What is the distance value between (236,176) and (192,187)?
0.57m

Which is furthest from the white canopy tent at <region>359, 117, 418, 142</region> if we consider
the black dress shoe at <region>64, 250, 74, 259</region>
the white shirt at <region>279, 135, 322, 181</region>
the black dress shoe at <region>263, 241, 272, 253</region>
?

· · · · · · ·

■ **WORK REQUIRED**:
Rewrite the material above as a numbered list with one line per item, and leave out the blank lines.

■ **RESPONSE**:
1. What is the distance value between (236,176) and (192,187)?
2. 0.57m
3. Which is furthest from the white canopy tent at <region>359, 117, 418, 142</region> if we consider
4. the black dress shoe at <region>64, 250, 74, 259</region>
5. the white shirt at <region>279, 135, 322, 181</region>
6. the black dress shoe at <region>263, 241, 272, 253</region>
7. ?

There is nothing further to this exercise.